In UTSA’s social work program, he volunteered with other nonprofits and interacted with homeless veterans while an intern with the American GI Forum. Homeless veterans who had been placed in apartments would occasionally abandon them, prompting some to wonder why it happened.
Then he learned the veterans had nothing in the apartment, not even a pillow. They often folded up towels to rest their heads on.
“I think what came about was just seeing, talking to folks, and that’s where we’re assisting on the housing side, and looking at the rates of desertion — they were pretty high — and started asking questions to some of these folks that we would run into,” Pobanz said.
“‘Why are you back on the street?’ And, ‘Yeah, I did have an apartment provided by the city or the VA and it was great. There’s nothing in there, though.’ And I said, ‘If we give you a couch, and if we can get you maybe a bed, you think that would suffice?’ And they were like, ‘Yeah! That would be great.’”
It worked. In follow-up visits 90 days later, the veterans were still in their homes.
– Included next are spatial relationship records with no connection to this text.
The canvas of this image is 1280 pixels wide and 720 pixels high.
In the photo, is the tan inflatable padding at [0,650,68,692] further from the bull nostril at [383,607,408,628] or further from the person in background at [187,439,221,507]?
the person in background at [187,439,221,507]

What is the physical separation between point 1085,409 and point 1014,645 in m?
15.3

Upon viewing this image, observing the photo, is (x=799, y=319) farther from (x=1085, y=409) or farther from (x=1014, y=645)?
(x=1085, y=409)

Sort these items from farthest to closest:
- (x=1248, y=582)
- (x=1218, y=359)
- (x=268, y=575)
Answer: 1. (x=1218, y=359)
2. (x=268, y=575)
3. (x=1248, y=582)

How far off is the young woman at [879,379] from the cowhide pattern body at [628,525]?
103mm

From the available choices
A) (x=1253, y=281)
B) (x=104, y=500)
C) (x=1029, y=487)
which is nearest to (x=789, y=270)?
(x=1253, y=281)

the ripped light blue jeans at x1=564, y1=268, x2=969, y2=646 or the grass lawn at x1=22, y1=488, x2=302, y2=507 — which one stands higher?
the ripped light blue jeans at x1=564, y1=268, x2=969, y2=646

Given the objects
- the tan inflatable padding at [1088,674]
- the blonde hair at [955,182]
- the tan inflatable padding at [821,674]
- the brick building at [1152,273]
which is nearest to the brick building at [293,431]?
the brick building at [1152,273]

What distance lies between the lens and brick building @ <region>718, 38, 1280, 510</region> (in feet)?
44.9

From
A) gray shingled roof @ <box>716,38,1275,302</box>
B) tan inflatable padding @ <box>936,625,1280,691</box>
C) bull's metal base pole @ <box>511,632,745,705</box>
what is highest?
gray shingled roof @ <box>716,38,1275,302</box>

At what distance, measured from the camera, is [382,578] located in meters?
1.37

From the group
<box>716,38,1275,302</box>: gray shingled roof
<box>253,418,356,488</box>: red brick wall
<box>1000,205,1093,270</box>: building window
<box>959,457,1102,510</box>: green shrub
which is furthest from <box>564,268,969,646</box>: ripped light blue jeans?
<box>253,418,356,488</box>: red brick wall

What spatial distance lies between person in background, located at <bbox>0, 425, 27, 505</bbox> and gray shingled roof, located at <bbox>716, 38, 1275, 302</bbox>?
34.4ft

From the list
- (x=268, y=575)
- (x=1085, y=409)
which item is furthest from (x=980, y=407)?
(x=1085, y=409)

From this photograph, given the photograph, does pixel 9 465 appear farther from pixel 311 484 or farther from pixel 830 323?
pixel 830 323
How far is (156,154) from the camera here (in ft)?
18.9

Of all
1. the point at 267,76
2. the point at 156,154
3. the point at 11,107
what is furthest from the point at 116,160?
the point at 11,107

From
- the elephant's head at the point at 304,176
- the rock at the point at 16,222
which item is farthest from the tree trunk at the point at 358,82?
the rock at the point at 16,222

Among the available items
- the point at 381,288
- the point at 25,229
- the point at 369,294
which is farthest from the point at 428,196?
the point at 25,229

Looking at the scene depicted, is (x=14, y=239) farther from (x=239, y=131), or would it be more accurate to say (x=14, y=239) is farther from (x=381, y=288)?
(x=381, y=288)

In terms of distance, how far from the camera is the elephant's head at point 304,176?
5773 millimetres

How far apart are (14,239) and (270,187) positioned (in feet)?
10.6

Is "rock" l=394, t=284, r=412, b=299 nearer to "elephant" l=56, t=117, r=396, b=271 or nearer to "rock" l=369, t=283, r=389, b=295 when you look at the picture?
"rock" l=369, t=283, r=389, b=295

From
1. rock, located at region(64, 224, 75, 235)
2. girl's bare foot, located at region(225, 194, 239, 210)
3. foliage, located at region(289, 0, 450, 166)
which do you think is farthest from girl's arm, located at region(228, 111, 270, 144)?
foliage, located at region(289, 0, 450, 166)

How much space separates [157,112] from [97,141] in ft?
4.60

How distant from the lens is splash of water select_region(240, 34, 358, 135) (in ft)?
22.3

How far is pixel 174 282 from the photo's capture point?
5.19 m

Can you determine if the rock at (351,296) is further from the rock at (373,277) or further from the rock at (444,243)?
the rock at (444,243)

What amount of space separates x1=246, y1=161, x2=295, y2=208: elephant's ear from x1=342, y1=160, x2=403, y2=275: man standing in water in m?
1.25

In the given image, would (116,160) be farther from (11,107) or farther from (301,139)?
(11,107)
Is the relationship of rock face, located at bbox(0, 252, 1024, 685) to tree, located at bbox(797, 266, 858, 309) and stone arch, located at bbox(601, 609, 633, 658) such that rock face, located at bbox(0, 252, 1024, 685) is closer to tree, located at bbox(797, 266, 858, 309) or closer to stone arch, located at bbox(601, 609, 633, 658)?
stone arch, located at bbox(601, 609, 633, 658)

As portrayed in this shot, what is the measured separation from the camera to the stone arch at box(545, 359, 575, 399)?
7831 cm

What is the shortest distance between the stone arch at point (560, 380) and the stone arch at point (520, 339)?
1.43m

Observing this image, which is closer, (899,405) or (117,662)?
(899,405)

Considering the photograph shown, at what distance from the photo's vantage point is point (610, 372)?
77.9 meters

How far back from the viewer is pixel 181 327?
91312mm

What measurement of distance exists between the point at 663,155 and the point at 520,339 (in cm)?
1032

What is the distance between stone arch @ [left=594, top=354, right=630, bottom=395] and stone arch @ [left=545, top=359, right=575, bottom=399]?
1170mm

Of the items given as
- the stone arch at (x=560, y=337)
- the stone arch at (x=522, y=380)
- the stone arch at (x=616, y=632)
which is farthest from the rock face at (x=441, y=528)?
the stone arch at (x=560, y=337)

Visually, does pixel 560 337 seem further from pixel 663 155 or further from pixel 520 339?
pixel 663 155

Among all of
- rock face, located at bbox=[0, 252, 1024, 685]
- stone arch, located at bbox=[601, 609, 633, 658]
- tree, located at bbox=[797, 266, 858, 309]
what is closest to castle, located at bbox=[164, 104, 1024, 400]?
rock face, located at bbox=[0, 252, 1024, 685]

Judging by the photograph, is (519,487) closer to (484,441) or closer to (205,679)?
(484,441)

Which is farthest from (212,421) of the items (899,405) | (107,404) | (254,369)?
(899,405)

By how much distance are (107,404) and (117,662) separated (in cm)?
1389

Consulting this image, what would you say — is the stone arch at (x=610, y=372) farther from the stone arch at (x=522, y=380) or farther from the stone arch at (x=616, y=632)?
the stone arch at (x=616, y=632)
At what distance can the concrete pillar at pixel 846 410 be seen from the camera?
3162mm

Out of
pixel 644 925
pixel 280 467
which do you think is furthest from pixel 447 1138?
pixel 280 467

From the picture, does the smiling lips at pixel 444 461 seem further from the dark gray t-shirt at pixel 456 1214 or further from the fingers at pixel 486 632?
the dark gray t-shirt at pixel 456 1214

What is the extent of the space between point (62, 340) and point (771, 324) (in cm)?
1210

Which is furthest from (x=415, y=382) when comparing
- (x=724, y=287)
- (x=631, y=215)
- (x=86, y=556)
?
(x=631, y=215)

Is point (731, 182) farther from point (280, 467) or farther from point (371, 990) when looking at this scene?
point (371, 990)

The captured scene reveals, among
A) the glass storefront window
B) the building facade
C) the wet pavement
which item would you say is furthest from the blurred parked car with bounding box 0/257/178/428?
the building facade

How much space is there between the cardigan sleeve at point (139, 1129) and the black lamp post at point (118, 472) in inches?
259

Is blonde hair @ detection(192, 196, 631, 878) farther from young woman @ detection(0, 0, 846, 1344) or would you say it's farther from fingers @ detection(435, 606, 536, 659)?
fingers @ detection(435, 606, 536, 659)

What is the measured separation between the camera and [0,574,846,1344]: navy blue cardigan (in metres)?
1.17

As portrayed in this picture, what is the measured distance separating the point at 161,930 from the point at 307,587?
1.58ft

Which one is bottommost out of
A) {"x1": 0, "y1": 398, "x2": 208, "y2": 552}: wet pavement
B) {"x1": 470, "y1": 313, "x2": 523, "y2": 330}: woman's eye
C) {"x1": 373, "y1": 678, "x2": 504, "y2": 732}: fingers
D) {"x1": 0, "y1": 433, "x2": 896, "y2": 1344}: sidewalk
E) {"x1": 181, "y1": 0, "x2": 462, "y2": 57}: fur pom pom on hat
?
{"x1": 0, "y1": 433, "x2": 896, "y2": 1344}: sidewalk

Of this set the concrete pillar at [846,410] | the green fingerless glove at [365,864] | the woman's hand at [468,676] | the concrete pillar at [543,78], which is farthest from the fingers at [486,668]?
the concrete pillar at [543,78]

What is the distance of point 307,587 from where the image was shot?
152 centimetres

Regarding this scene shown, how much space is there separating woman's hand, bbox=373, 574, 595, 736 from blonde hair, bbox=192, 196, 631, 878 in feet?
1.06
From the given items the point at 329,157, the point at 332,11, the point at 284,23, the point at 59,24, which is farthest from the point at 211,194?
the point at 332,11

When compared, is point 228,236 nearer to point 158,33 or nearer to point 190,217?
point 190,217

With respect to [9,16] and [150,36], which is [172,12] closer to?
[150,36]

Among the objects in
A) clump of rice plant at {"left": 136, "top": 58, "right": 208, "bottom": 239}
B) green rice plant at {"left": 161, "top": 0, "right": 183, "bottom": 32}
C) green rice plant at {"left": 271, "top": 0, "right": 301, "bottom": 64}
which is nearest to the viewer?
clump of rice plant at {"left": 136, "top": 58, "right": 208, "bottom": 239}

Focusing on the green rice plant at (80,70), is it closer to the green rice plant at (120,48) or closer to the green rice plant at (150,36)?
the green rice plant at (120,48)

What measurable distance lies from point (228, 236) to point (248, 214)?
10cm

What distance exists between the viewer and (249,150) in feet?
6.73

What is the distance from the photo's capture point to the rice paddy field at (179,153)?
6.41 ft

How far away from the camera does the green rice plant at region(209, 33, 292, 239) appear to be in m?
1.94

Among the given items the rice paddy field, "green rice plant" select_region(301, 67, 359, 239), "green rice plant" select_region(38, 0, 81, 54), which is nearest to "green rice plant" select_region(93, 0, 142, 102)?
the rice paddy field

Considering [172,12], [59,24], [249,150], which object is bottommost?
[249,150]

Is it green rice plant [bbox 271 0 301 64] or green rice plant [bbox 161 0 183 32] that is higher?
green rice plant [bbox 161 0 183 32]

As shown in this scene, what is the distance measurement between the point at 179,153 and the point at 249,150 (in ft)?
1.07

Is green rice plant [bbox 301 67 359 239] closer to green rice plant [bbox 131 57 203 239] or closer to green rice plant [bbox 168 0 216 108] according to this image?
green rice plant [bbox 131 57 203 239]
VetStrong’s origins are as a small group of volunteers who used their pickups to deliver furniture to homeless veterans — but didn’t initially have a name. Pobanz created the group as a nonprofit in spring 2017 as it became clear that he had stumbled on a big unmet need in San Antonio. In researching all the different social services for veterans around town, he found none of them delivered furniture to the veterans.
“I had asked around at the other places. I said, ‘Is there anyone that does furniture?’ I said, ‘Someone’s got to be doing it. I can’t be the first person,’” he said. “After I … asked a few of the folks in the know, they said, ‘No, once in a while they may get a couch, but there’s nothing organized.’
“There’s no organization that their main component was this.”
From there, VetStrong grew, reaching out to civilians as well as veterans. The group, which now helps around 300 veterans and their families a year, has branched out to other needy people, who include domestic violence victims and, of late, the Afghans heading for the U.S.
Pobanz’s days are busy, especially now that more Afghans are coming. He does VetStrong around his day job as a social worker for the Veterans Affairs Department, working every day and putting in 80 hours a week.
While a stay-at-home mom acts as a scheduler and others do administrative duties, he’ll still respond to 20 emails and 30 to 40 text messages a day, as well as a half-dozen or more phone calls.

He hasn’t had a vacation in eight years.
The fall of Kabul has had a personal impact on Pobanz, who saw combat in the conflict called Operation Enduring Freedom. He served in Afghanistan in 2007 and 2008, and again in 2011 and 2012, and he sponsored two Afghan interpreters as they came to the U.S.
He worries about how the fall of Afghanistan will affect veterans.
In Pobanz’s way of looking at recent events, the foreign policy crisis is an opportunity for veterans to find personal healing in helping their Afghan counterparts. He fumbles for a word or phrase to classify how VetStrong can turn the horrors unfolding in Kabul into something good, but at last settles on a term.
“It’s street therapy in a way,” Pobanz said. “There’s no formal clinical term, but in a way, it is very therapeutic just in that street therapy slash sweat equity wrapped up into one. What do you call that? I don’t know, but that’s what it is.”